● PASSAGE PROVIDED

# Reason for 2015 IBC 505.2.1 Mezzanine Area rule?



## Martin Brice (Feb 22, 2020)

Hi, I was hoping somebody could enlighten me about the reason why the IBC (2015) 505.2.1 *forces a designer to enlarge the building* until the unenclosed areas of the room enclosing the mezzanine amount to three times the mezzanine area:

505.1 General. Mezzanines shall comply with Section 505.2. ...

505.2 Mezzanines. A mezzanine or mezzanines in compliance with Section 505.2 shall be considered a portion of the story below.  Such mezzanines shall not contribute to either the building area or number of stories as regulated by Section 503.1.  The area of the mezzanine shall be including in determining the fire area.  The clear height above and below the mezzanine floor construction shall be not less than 7 feet.

505.2.1 Area limitation.  The aggregate area of a mezzanine or mezzanines within a room shall be not greater than one-third of the floor area of that room or space in which they are located.  The enclosed portion of a room shall not be included in a determination of the floor area of the room in which the mezzanine is located...

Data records
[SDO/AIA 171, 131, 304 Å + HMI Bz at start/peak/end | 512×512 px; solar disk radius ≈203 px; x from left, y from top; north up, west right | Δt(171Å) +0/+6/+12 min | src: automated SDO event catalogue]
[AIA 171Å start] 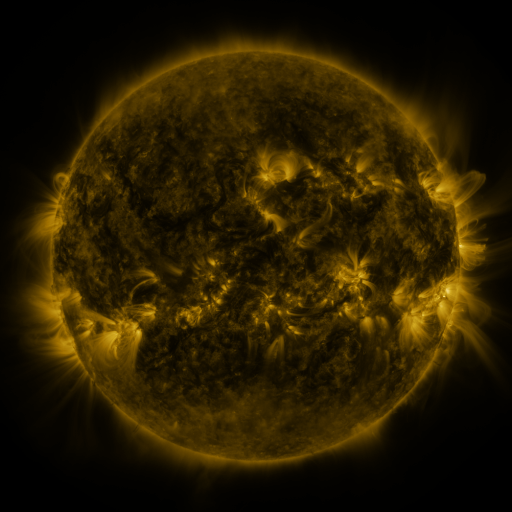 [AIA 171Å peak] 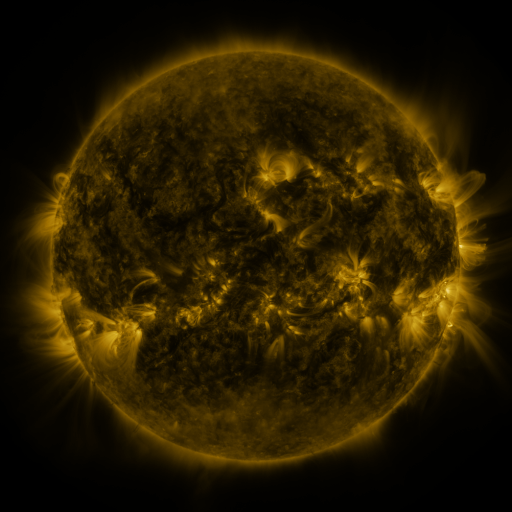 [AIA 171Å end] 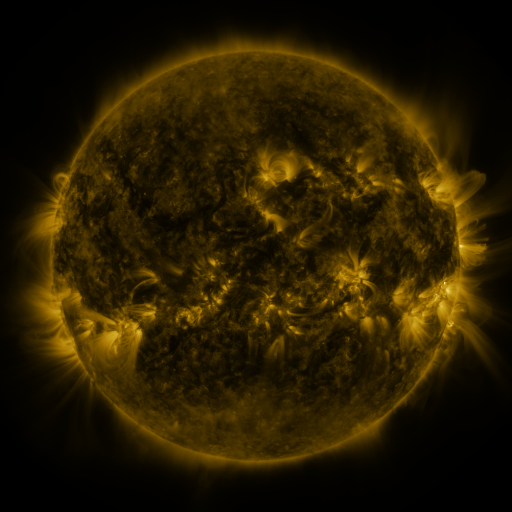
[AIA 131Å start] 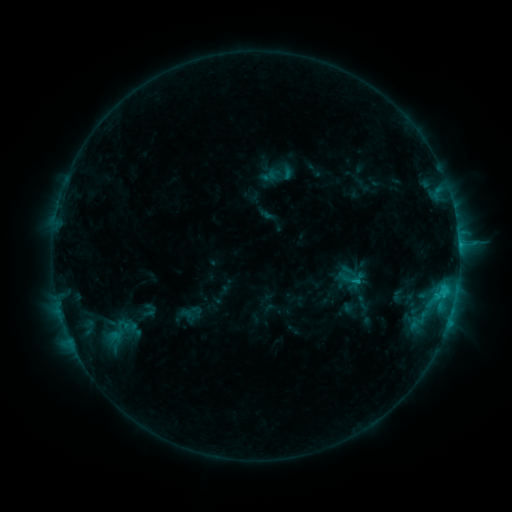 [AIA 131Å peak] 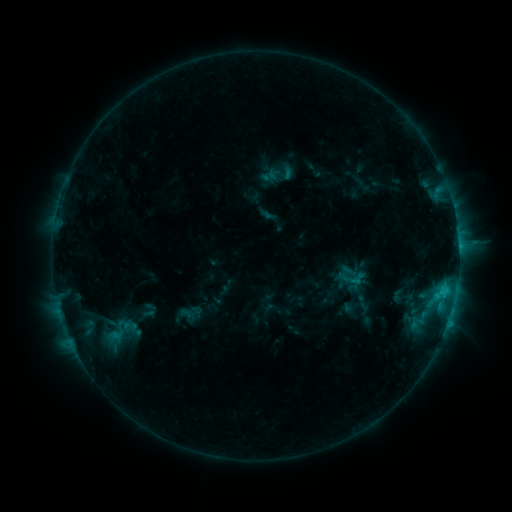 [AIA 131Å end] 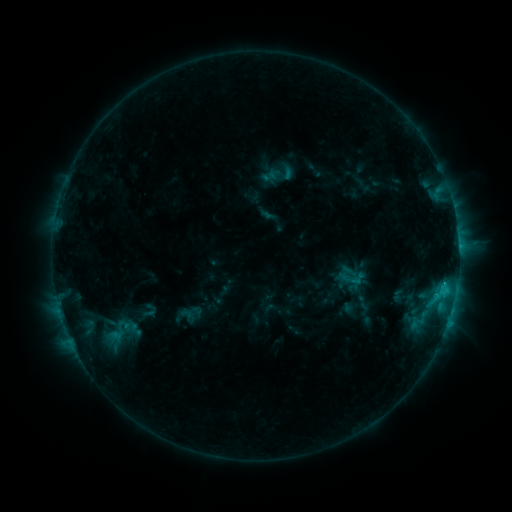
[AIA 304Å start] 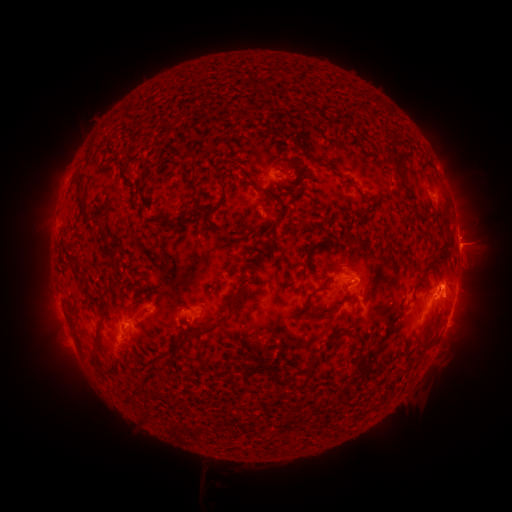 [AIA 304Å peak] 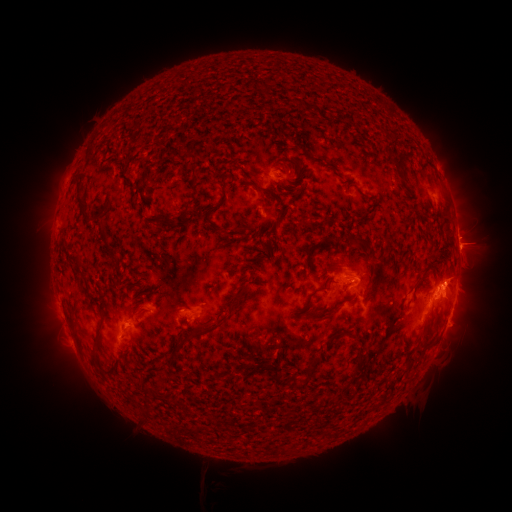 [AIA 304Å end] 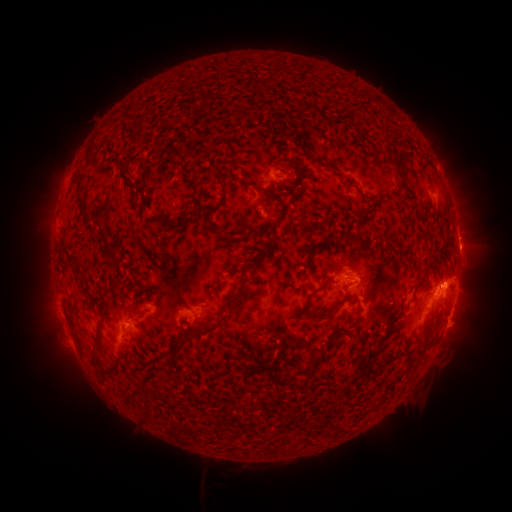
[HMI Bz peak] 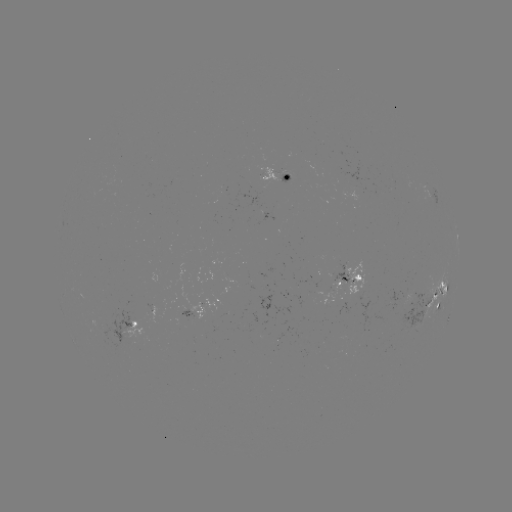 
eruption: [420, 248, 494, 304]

● YOUR TASK
Can you reproduce the forum post above about the IBC mezzanine area rule in full, word for word?

● COMPLETE ANSWER
# Reason for 2015 IBC 505.2.1 Mezzanine Area rule?



## Martin Brice (Feb 22, 2020)

Hi, I was hoping somebody could enlighten me about the reason why the IBC (2015) 505.2.1 *forces a designer to enlarge the building* until the unenclosed areas of the room enclosing the mezzanine amount to three times the mezzanine area:

505.1 General. Mezzanines shall comply with Section 505.2. ...

505.2 Mezzanines. A mezzanine or mezzanines in compliance with Section 505.2 shall be considered a portion of the story below.  Such mezzanines shall not contribute to either the building area or number of stories as regulated by Section 503.1.  The area of the mezzanine shall be including in determining the fire area.  The clear height above and below the mezzanine floor construction shall be not less than 7 feet.

505.2.1 Area limitation.  The aggregate area of a mezzanine or mezzanines within a room shall be not greater than one-third of the floor area of that room or space in which they are located.  The enclosed portion of a room shall not be included in a determination of the floor area of the room in which the mezzanine is located...